ACE queries the Qurʼān DB for the transliteration token and displays:

  • Frequency count (with link to verse list)
  • English and Urdu translations (root-based)
  • Labels: Form I, Active Imperfect, etc.

Visualization — Prefix / Stem / Suffix

يَكْتُبُونَ

Prefix
Stem
Suffix / Declension

The same color system is used consistently in the Analyzer, Stem Tester, and documentation tables.

Flowchart B

3. Reverse Analyzer — From Word Back to Root

This flow is used by ace_reverse_analyzer.php and the standalone tool in /ace/reverse/.

Step B1 — Input & Normalization

User enters an Arabic or Latin word (e.g. yaktubuwna or يَكْتُبُونَ).
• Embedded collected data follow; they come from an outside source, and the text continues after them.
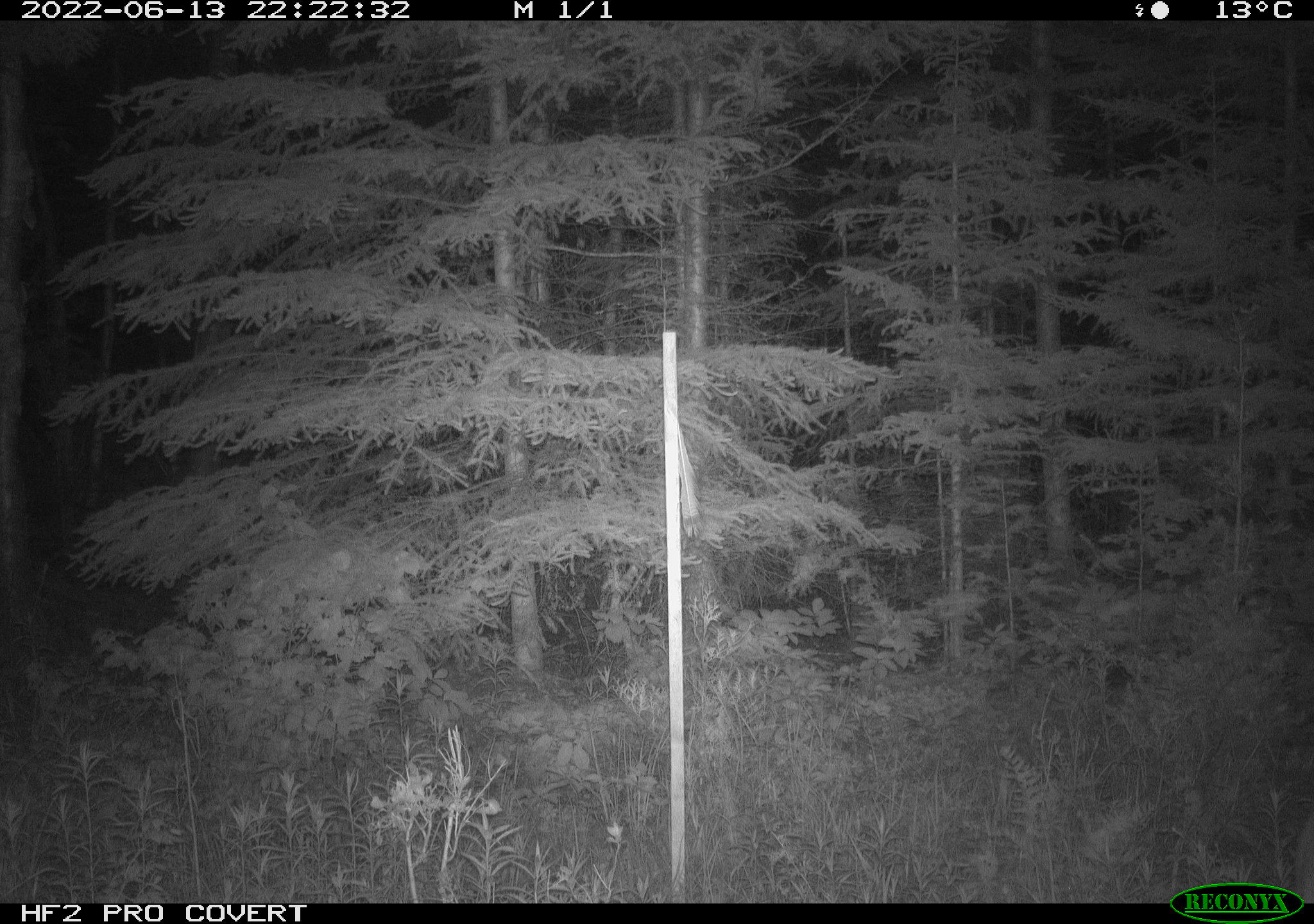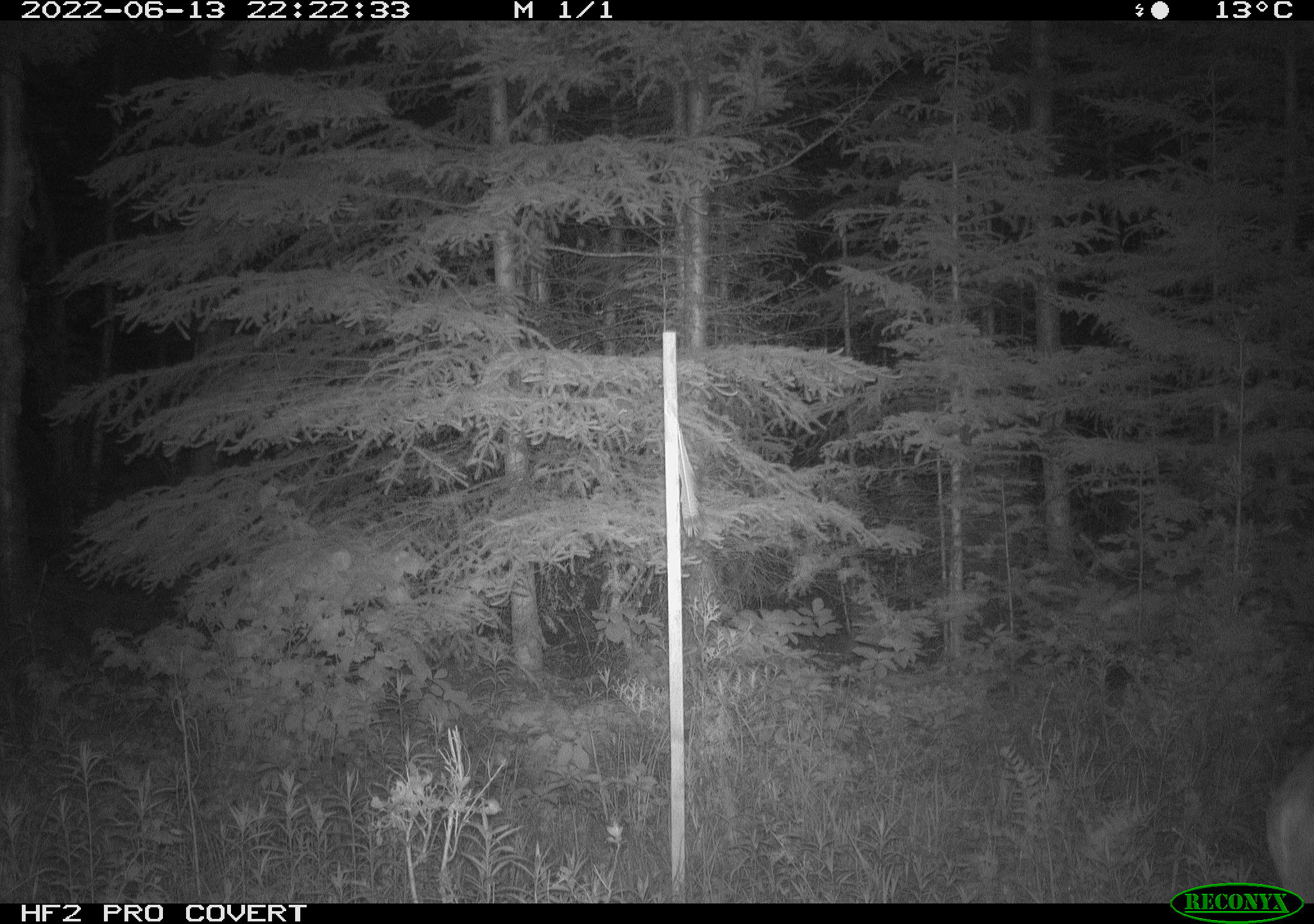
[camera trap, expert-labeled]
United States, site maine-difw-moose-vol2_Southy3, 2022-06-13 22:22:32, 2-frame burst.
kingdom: Animalia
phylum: Chordata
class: Mammalia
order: Artiodactyla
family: Cervidae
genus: Odocoileus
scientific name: Odocoileus virginianus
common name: white-tailed deer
ACE normalizes:

  • Trims spaces / punctuation
  • Unifies transliteration (digraphs like sh, kh, AA)
  • Maps Arabic letters to your Latin scheme if needed

Step B2 — Suffix & Prefix Stripping

Using merged suffix arrays: verb endings, declension endings, attached pronouns, ACE removes the longest matching suffix first, then checks for imperfect prefixes.

Longest match first

Step B3 — Core Stem & Root Guess

The remaining core (e.g. yaktub) is analyzed letter-by-letter:

  • Drop imperfect prefix ya-, ta-, na-, eu- if present
  • Identify three radicals (r0, r1, r2)
  • Infer v1, v2 from remaining vowels

Step B4 — Form & Tense Guess

Using patterns (doubling, extra ta, sta, internal vowels), ACE proposes a likely form and tense:

  • Form I vs Form II (doubled middle radical)
  • Form VIII (internal ta, assimilation rules)
  • Active vs passive (u–i / a–i patterns)

Step B5 — Dictionary & Display

If the root exists in your dictionary arrays, ACE displays:

  • Root with color-coded radicals
  • Arabic spelling (core vs full with suffixes)
  • IPA + Tajwīd coloring
  • English / Urdu glosses (if available)
  • Qurʼān frequency and verse links
Flowchart C

4. Weak Verb Handling Inside the Flow

Weak verbs follow the same pipeline, but extra checks are inserted after root detection:

Step C1 — Tag Weak Type

After extracting r0, r1, r2, ACE tags the verb as:

  • Assimilated (weak r0)
  • Hollow (weak r1)
  • Defective (weak r2)
  • Doubly weak (two weak radicals)

Step C2 — Adjust Pattern

For example, a hollow verb in passive past will use fuʿilaقِيلَ; a defective verb will drop the final vowel in jussive / imperative.

Visualization — Root Colors

ق و ل  →  قَالَ, يَقُولُ, قِيلَ

r0 (1st radical)
r1 (2nd radical)
r2 (3rd radical)

These colors match the legend in color_legend.php and are reused in Analyzer and Stem Tester outputs.